日記など 2002年から

福祉の話題が多いです。東京都の西部・多摩地区が行動範囲です。

映画 『9月11日』

今池の名古屋シネマテークへ。映画を観るためだけに街へ出る。なつかしい感じ。

入りづらい。アングラな感じは変わらない。初めて来たのは、愛知に来たばかりだから13年前も前になる。少しは大人になってて、あの場に馴染めるのかと期待したけど、やっぱり入りづらい。13年の間に「一般的な」映画館はシネコンになって、家族向けのテーマパークみたいになってる。
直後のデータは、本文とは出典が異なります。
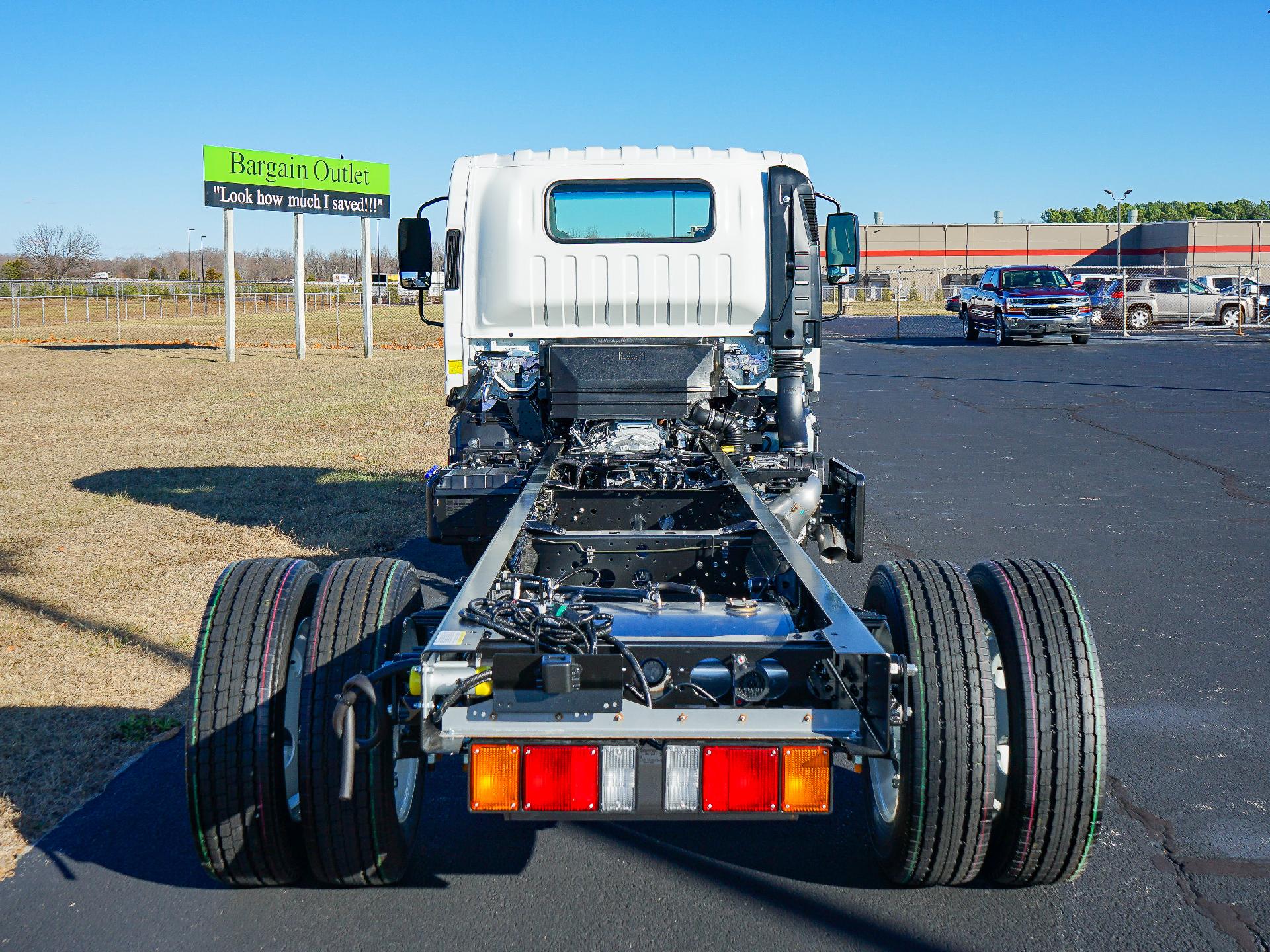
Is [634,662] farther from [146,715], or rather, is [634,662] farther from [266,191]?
[266,191]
変わることなく古くなったアングラは、ぼくが成長するより速く深く潜っていた。

「ドアを開けるときはドアノブを回してください」とトイレのドアに書いてある。来るたびに意味が分からない。たぶん凡人には計り知れないんだと、自分を納得させる。
旅行が趣味だというと「一番よかった景色はどこ?」と聞かれて、本当は「富士山頂の夜明け」なんだけど、ありきたりなので少しひねったのを出そうとする。人生で「一番うまかった食べ物は?」と聞かれたときの答えを考えた。高校の時、思いついて一日だけ断食したことがある。翌朝食べた、焼いてない安物の食パンがうまかった。
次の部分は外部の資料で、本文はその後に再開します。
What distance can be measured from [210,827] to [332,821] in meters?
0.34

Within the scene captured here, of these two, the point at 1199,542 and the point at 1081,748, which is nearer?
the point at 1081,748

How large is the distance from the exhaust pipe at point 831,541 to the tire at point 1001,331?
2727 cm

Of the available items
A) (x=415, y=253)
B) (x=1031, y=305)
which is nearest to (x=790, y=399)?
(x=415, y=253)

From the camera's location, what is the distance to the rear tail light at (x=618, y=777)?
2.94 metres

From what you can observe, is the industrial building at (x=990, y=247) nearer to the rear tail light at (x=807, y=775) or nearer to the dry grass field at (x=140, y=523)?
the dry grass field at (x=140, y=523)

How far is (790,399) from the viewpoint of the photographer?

でも一番は、大阪にいたころ西九条の映画館の前で食べたレモンのかき氷だと思う。7月の一番暑い晴れの日に上新庄から15km自転車で走って、体温が上がりきったところで食べた。おかわりした。何がしたかったかといえば、たぶん「体を極限まで追いこんでテンション上げれば、映画をもっと楽しめる」とかだと思う(当時の自分はよく分かりません)。2番目は、インドのピザハットで頼んだ「7up」で、こっちの方が物語があるので聞かれたらこっちを答えようと思う。あまり聞かれないけど。

ドキュメンタリー映画『9月11日』

介護の若手リーダーたちが昨年9/11に広島でやったトークイベントのドキュメンタリー。自分も参加するつもりでいたけど、どうやっても翌日出勤できそうにないので諦めた。
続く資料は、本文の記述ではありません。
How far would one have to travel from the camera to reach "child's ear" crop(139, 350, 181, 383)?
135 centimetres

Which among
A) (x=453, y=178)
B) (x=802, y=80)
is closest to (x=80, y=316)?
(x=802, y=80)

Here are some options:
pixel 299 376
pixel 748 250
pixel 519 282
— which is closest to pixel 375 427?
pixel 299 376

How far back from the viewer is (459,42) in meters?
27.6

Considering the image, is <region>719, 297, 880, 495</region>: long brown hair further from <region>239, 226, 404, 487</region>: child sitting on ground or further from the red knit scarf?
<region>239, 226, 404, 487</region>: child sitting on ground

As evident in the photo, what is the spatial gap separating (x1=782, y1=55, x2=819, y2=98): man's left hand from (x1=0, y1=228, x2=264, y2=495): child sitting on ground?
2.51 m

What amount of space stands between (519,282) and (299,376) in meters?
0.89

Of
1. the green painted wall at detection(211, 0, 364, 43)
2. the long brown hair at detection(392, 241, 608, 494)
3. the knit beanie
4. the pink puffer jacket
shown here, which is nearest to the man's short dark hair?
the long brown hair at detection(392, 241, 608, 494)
知り合いが出ているし、名古屋では公開されたばかりなので、宣伝しようと思ったけど違うことばかり書いている。ぼくは面白かったけど、福祉業界じゃない人にはどう見えるんだろう。トークイベントのドキュメンタリーって、思い切ったことをやると思う。ミュージシャンみたいな扱いだ。

実践の紹介は最小限で、制度や従来の福祉に対する批判も、あるだろうけど出てこず、ひたすら自分の哲学を語っている。知らない人には、彼らの言葉が軽く聞こえないだろうか。ぼくは、彼らの本や記事を通して、言葉の背景にある苦悩や怒りを少しは知っている。地位のある年寄りがこれをやったら、危ないし誰も聞かない。

現場にいる彼らの「個」が前に出ることは、介護される側にも光を当てることになると思う。現場にいない理事長が「理念」を語り、匿名の介助者が忠実に理念を実践に移す。「尊厳を守り」「家庭的で」と言いながら、実際は虐待していて隔離していて放置している。

支える必要のある人がいて、支援の方法論があり、制度がある。それで、支え守る体制が出来そうだけど、中心にいたはずの人は消えてしまう。出演メンバーの精神的リーダーである三好春樹さんは、要介護老人の「問題」も安定も、人間同士の「関係」から生まれると言う。関係の中で「介護する側」をうまく隠せば社会福祉の理念は見やすくなるけど、イニシャルの要介護何度のAさんBさんがたくさん出来てしまう。

解説しようとすると、とたんに訳が分からなくなる。困った。感想をひとつだけ書くと、「井戸端げんき」の伊藤さんが良い。書いた本も読んでいたけど印象が変わった。すっかりファンになった。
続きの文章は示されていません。